Il faisait une chaleur étouffante, suffocante, mais elle s’en moquait bien. A vrai dire elle adorait même ça, les voir tous se masser les uns contre les autres, se presser, se blesser, se heurter, tandis qu’elle passait au milieu d’eux sans leur daigner un seul petit regard.

Le Temple avait beau être immense rien ne semblait vouloir contenir cette foule en délire qui l’acclamait. Par Aion que c’était bon de les voir tous autant qu’ils étaient ramper devant elle, supplier, quémander.

Elle inspira longuement, satisfaite et victorieuse, avant d’entamer les derniers mètres qui devaient l’emmener à la consécration. Balder lui souriait, elle pourrait peut-être l’appeler par son prénom espéra t-elle. L’heure était enfin venue. Enfin.

C’était son heure.

-DEBOUT MARMOTTE !

Son univers tout entier s’effondra alors soudainement, sa conscience remontant à la surface, quelques mouvements lui apprirent que ce qui était sa superbe robe n’était que le drap rêche et blanc de son pauvre lit dans sa pauvre chambre de sa pauvre maison.

Elle grogna férocement, renfonçant sa tête dans l’oreiller, bien décidée à retourner dare-dare à Pandemonium pour se nourrir des acclamations. Mais c’était sans compter sur son paternel, bien décidé à lui infliger un de ces réveils parfumés à la bouillie d’avoine. Une main se posa sur sa hanche et la secoua sans ménagement.

-Tu vas être en retard, lève toi !

-En retard pour quoi ? Maugréa t-elle, de mauvaise humeur.

-Tu sais bien, y a le type des Daevas qui passe à Basflet aujourd’hui, pour le repérage de je-sais-pas-quoi… Bon sang Lumen c’est toi qui m’en a parlé, bouge toi un peu !

La jeune fille émergea alors telle une trombe de sous ses draps, elle avait oublié ! Maudis rêves, maudites chimères ! Ses longs cheveux blancs cascadèrent sur ses épaules décharnées, elle était grande pour son âge, beaucoup trop, et plate comme une limande, le visage anguleux, les yeux trop petits et la bouche trop grande. Pas étonnant qu’elle rêvât toutes les nuits d’être quelqu’un d’autre.

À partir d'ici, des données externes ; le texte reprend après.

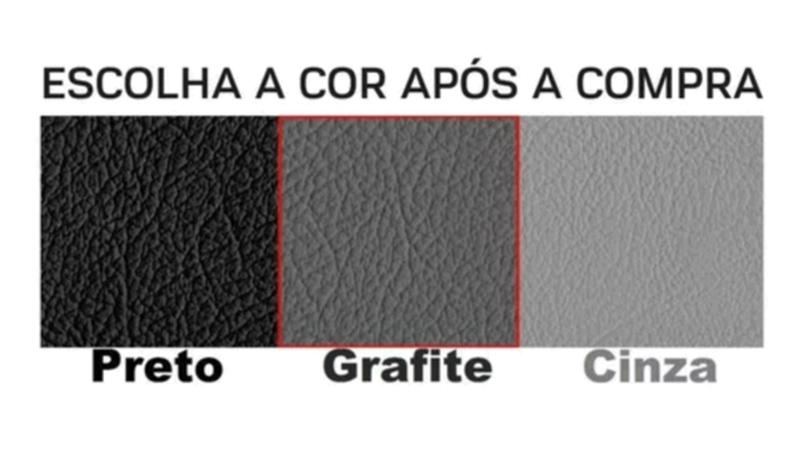 Imagem de Kit Capa de Couro ASX 2017 a 2024 + Tapete + Capa de Volante: Transforme Seu Carro em um Luxo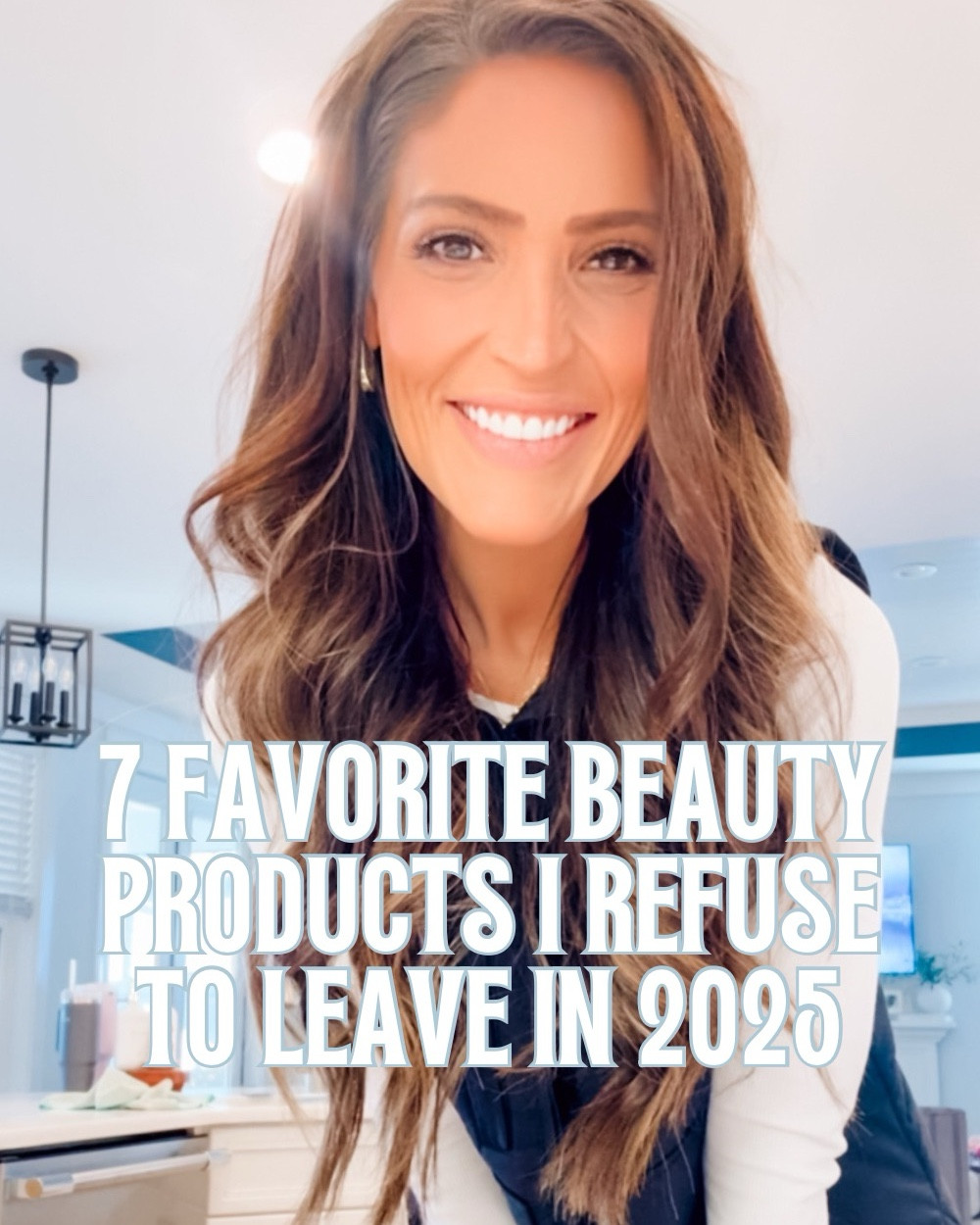 No gatekeeping; these are my non-negotiable beauty must have’s that won’t be leaving the rotation anytime soon.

Mais aujourd’hui elle devait être repérée ! Il le fallait ! Ce prêtre ou peu importe qui il était ! Il devait voir qu’elle avait du potentiel, il devait voir qu’elle serait une daeva ! Ni une ni deux elle enfila ses vêtements, avala en deux coups de cuillère tout le contenu de son bol d’avoine et fila sans demander son reste… Ni même se coiffer.

-Hey vlà la trique qui rapplique ! Entendit-elle alors qu’elle arrivait -essoufflée- devant le transporteur du village. Elle voulu répondre mais n’en eut pas le loisir, la propriétaire de cette charmante réplique se retrouva le cul par dessus la tête en deux temps trois mouvements. Une esclaffade générale suivi ce… Retournement de situation !

-On surveille son langage aujourd’hui ! Lui asséna Chida, une des chasseresses du village.

Le prêtre était déjà là, il avait l’air de passer en revue tous ceux qui s’étaient attroupés autour de lui. Sa tête faisait « non » et « oui », puis ses mains faisaient « peut-être » et « sûrement pas » mais il ne disait rien. Son manège dura longtemps, trop pour certains qui finirent par s’éloigner ne laissant plus qu’une poignée d’intéressés aux côtés du prêtre. Il était jeune pensa Lumen, ou du moins le semblait-il. Perdue dans ses pensées elle mit quelques secondes avant de s’apercevoir qu’il s’était campé devant elle. Elle ouvrit des yeux éberlués avant de se reprendre et émit un tout petit « oui ? »… Qui ne reçut en réponse qu’un vague reniflement sec.

-Je m’occuperai de vous plus tard finit-il par déclamer dans un souffle avant de s’éloigner vers le centre du village.